La concrétisation tardive de la mise en place d’une nouvelle procédure de régularisation provenait, principalement, (i) de l’absence d’accord au niveau régional en ce qui concerne la centralisation d’une procédure incluant les impôts régionaux et (ii) de l’incertitude quant au caractère obligatoire de la régularisation des capitaux fiscalement prescrits à 36%. En effet, si ces capitaux sont prescrits, aucune raison (autre qu’une volonté d’immunisation pénale) ne peut justifier une régularisation de ceux-ci.

La DLU IV, après maintes négociations, se prononce d’une certaine manière sur ces questions.

Au niveau des Régions, le nouveau texte semble exclure toute régularisation des impôts régionaux à défaut d’accord de coopération avec l’Etat fédéral. L’exposé des motifs précise toutefois que tout accord de coopération ne dispense pas les Régions de l’obligation de déterminer les contours de la procédure régionale. La situation reste donc à éclaircir.

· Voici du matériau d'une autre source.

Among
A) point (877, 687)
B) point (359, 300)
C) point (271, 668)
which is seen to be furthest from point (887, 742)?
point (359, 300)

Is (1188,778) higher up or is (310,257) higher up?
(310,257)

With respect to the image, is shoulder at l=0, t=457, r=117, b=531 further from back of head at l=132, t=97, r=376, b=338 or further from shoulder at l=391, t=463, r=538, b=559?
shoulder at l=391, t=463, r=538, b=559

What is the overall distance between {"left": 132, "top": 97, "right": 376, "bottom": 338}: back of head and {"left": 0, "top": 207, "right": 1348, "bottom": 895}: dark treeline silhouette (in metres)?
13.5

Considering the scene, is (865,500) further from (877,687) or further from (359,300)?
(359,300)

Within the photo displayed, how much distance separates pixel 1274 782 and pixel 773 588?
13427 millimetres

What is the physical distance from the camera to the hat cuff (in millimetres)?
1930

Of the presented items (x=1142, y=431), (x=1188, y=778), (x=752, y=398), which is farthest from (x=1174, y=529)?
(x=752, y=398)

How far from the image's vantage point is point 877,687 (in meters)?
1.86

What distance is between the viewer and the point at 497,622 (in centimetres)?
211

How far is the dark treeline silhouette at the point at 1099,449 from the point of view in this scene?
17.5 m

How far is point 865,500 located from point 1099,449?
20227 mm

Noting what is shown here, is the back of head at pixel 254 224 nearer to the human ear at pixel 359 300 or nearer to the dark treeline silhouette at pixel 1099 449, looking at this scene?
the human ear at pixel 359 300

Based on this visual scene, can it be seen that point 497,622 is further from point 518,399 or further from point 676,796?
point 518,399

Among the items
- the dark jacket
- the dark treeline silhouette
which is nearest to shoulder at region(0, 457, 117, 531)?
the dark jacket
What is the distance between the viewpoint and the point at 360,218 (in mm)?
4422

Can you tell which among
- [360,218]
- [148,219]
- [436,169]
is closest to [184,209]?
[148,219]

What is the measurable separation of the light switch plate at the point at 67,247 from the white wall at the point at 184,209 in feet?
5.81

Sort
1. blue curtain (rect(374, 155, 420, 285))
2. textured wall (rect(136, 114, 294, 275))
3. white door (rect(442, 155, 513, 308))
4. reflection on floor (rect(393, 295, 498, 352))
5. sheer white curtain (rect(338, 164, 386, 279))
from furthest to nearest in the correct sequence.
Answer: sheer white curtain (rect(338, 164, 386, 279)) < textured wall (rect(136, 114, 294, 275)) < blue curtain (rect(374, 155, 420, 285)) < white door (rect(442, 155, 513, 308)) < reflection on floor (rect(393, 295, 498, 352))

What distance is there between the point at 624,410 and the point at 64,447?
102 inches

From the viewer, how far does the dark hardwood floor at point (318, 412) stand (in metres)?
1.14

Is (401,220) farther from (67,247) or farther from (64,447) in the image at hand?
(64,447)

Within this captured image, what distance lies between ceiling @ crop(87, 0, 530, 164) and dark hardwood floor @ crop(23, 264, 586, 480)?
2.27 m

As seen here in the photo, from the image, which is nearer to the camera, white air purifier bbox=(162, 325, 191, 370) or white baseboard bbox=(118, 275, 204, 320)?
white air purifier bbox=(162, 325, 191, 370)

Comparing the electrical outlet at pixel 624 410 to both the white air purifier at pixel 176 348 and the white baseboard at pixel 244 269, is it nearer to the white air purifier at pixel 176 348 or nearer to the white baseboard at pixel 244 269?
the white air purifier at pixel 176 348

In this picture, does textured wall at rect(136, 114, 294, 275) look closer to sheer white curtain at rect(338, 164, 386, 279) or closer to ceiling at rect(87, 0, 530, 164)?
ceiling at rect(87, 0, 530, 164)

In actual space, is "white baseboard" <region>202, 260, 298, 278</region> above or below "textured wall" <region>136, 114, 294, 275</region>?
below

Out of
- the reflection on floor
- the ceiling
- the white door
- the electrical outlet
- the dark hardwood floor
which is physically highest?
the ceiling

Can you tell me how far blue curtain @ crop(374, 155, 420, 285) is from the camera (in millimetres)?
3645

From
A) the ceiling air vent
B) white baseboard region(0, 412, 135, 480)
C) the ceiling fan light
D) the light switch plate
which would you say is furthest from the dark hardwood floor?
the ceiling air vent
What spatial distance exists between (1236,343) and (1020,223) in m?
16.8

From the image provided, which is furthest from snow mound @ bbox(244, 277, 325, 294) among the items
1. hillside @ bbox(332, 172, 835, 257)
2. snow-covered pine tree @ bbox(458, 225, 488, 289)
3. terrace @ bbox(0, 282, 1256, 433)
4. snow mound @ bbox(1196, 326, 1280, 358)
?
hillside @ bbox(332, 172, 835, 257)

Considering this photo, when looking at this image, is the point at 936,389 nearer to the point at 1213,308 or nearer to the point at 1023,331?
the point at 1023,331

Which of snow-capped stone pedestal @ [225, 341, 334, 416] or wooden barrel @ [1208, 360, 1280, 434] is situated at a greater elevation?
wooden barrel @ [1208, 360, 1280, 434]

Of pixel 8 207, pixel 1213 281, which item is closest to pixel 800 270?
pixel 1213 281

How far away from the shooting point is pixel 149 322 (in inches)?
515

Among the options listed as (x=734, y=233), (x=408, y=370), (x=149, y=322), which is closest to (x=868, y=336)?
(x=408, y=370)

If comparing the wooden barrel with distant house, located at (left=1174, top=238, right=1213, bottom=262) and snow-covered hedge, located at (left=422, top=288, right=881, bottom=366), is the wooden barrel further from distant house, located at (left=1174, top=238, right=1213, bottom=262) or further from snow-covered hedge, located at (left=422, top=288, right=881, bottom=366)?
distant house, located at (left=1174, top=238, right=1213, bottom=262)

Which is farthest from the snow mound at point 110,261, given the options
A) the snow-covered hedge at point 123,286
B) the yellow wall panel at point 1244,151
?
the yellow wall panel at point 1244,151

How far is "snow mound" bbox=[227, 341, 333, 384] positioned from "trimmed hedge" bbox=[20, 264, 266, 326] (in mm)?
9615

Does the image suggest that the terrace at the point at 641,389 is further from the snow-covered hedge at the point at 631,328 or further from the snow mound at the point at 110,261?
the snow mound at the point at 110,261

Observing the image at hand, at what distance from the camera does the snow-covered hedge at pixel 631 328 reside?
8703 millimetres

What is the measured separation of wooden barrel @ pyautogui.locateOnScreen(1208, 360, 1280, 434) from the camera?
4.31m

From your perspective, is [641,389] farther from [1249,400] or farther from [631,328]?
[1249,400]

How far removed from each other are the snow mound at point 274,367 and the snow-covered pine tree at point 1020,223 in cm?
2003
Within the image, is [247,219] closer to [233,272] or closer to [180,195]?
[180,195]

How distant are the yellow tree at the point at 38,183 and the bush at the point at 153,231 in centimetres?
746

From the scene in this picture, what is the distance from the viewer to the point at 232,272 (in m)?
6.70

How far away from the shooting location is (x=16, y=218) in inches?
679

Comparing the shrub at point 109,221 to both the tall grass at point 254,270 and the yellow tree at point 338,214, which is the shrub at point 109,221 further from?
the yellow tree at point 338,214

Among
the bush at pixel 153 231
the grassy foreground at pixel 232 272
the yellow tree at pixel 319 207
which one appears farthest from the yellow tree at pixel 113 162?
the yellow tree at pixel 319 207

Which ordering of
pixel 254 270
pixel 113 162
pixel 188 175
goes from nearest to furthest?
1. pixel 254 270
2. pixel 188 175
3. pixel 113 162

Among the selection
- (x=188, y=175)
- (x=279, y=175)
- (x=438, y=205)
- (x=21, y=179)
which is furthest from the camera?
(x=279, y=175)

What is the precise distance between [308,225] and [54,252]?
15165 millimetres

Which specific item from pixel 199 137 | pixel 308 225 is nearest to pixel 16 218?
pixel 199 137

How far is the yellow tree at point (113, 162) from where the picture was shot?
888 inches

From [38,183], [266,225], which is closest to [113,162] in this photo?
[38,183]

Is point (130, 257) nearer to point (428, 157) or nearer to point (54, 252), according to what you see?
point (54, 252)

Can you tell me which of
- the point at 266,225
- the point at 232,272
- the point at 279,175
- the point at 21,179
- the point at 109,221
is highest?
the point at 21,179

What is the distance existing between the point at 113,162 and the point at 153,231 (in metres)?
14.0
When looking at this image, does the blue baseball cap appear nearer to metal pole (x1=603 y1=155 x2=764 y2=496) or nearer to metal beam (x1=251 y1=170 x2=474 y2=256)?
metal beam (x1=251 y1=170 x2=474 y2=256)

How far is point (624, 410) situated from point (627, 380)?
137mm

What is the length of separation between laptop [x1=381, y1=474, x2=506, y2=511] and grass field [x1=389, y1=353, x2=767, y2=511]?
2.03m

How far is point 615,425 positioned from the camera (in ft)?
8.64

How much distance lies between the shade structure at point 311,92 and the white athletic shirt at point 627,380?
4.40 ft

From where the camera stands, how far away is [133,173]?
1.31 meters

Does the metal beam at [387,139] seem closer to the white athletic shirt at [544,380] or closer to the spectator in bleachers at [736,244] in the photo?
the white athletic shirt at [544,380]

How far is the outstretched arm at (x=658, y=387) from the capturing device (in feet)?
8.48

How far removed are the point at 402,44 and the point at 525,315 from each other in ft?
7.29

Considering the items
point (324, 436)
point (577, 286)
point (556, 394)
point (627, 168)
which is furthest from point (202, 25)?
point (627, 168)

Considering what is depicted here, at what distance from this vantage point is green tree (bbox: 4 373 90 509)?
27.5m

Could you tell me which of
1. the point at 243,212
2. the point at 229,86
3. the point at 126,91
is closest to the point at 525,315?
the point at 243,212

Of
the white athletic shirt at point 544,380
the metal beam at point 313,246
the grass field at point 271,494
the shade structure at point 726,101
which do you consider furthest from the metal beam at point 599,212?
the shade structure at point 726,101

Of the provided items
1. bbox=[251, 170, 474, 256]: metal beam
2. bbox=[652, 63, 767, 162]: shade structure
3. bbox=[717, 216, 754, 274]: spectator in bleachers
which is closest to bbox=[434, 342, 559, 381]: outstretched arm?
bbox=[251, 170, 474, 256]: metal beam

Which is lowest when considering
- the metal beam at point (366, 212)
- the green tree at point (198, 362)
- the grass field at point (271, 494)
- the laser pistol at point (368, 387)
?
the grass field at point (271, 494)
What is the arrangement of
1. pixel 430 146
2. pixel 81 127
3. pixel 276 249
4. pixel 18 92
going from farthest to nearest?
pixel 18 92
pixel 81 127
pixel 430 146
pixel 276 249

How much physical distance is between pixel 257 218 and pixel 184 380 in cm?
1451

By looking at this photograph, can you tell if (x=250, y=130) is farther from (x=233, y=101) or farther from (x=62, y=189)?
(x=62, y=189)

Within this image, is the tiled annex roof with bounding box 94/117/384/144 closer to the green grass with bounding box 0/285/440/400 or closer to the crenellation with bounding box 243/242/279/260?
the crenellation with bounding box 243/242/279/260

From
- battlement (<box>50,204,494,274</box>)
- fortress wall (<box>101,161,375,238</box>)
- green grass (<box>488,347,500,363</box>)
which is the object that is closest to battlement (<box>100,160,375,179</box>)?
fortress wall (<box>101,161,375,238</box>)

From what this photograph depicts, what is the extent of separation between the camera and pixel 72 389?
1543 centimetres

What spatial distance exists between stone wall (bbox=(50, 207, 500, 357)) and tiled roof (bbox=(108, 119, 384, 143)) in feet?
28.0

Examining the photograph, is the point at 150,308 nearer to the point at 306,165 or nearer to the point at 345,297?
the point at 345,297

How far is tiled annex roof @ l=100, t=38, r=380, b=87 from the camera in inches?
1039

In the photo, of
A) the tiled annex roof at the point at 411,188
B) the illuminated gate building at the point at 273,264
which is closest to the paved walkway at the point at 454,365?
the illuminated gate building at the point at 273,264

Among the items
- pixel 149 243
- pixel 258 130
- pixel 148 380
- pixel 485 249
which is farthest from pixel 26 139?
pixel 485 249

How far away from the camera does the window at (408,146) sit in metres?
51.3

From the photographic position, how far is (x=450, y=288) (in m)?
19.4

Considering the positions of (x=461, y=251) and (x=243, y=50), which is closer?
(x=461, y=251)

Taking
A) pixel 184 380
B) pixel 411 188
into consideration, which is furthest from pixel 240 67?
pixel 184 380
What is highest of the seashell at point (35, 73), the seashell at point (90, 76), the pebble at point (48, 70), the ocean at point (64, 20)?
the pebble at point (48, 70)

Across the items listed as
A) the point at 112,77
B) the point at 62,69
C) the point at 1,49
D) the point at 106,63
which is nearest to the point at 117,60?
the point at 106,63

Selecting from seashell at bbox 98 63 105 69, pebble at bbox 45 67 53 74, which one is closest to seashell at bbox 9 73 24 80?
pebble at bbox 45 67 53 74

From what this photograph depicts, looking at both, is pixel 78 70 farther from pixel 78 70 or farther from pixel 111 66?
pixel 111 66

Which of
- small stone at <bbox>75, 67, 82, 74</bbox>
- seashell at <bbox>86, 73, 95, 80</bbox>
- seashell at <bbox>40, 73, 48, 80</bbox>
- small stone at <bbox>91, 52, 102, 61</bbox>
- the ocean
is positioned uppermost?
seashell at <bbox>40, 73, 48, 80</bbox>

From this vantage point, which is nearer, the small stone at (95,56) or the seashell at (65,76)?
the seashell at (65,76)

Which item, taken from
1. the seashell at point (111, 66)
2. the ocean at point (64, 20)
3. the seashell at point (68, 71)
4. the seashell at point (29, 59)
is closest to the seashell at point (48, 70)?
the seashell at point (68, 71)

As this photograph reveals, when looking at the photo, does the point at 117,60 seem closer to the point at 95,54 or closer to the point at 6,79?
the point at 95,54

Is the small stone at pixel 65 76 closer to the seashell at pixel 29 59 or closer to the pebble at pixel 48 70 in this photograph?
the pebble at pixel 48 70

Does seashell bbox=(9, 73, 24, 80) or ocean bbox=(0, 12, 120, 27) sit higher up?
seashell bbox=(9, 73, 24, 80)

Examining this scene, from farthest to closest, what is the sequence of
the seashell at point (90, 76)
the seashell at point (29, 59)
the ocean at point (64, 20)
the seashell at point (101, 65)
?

Au niveau du champ d’application de la régularisation, le texte de loi et l’exposé des motifs stipulent qu’à partir du moment où le déclarant choisit de régulariser, il n’est plus libre de ce qu’il doit déclarer. Il devra en effet régulariser tout montant (fiscalement prescrit ou non) pour lequel il ne peut pas démontrer, au moyen d’une preuve écrite, qu’il a été soumis à son « régime fiscal ordinaire ».

 

Conclusion

Les nouveautés de ce nouveau régime (notamment en matière de preuve) augmentent sensiblement le risque supporté par l’intermédiaire. Ce dernier devra compter sur une analyse claire et précise de chaque situation prise individuellement.

En outre, étant donné le délai extrêmement court d’entrée en vigueur de la nouvelle procédure (1er avril), chaque institution bancaire (belge ou étrangère) ne disposera que de quelques semaines pour monitorer les opérations et questions relatives à la DLU IV.

Il sera dès lors essentiel pour les départements compliance d’adapter leurs procédures internes pour encadrer correctement tout nouveau rapatriement.

Toute procédure mise en place afin de monitorer la réception de capitaux régularisés devra nécessairement respecter les différents standards internationaux tels que le Rapport du GAFI en ce qui concerne les procédures de déclarations spontanées (« Managing the anti-money laundering and counter-terrorist financing policy implications of voluntary tax compliance programmes ») ou encore les préceptes  nationaux tels que les anciennes recommandations de la CTIF-CFI (15 novembre 2013).